= WHAT THIS TASK INVOLVES =
Transcribe all data verbatim. Skip the pictures.

= DATA BELOW =
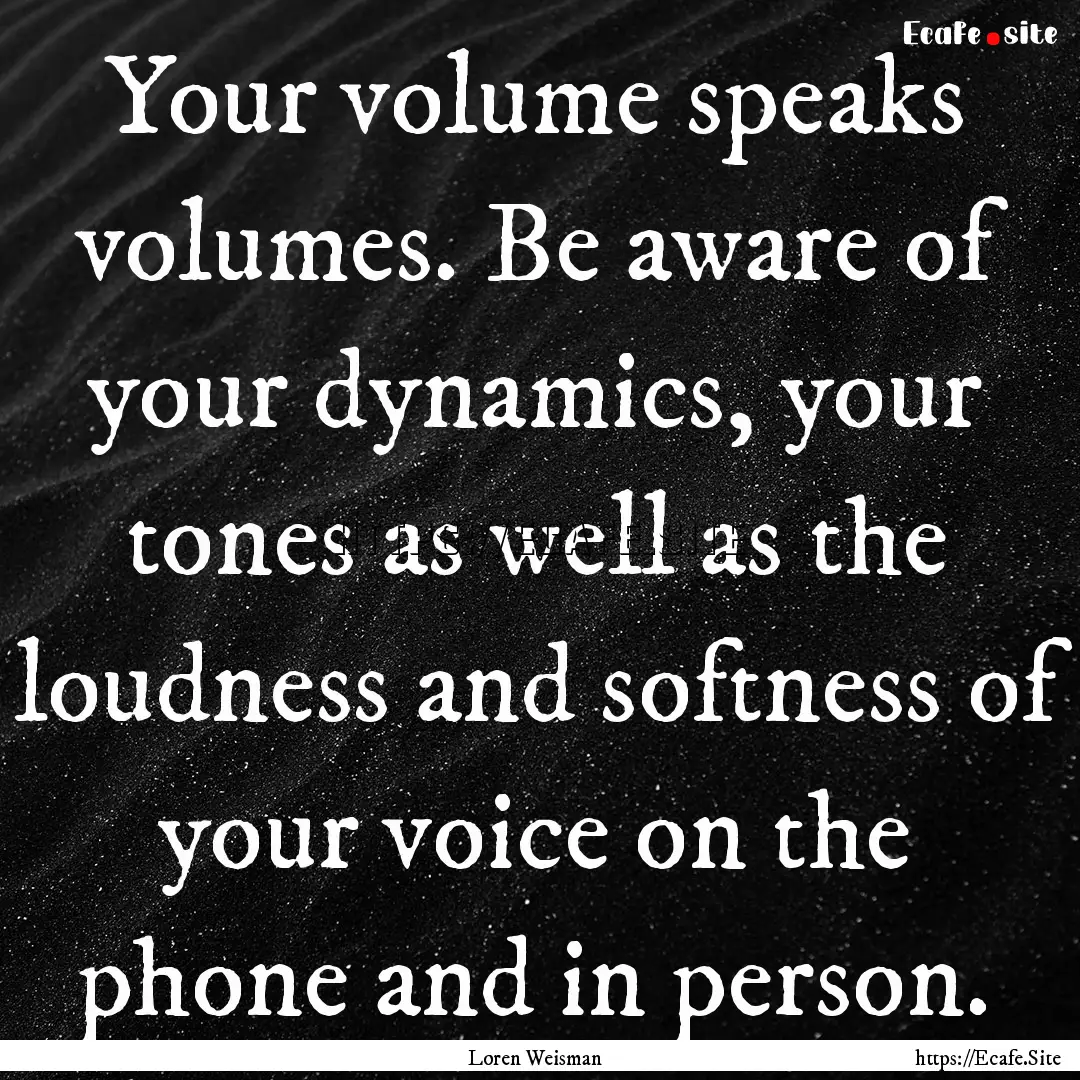 Ecafe.site

Your volume speaks volumes. Be aware of your dynamics, your tones as well as the loudness and softness of your voice on the phone and in person.

Loren Weisman

https://Ecafe.Site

= ANSWER BELOW =
 Ecafe.site

Your volume speaks volumes. Be aware of your dynamics, your tones as well as the loudness and softness of your voice on the phone and in person.

Loren Weisman

https://Ecafe.Site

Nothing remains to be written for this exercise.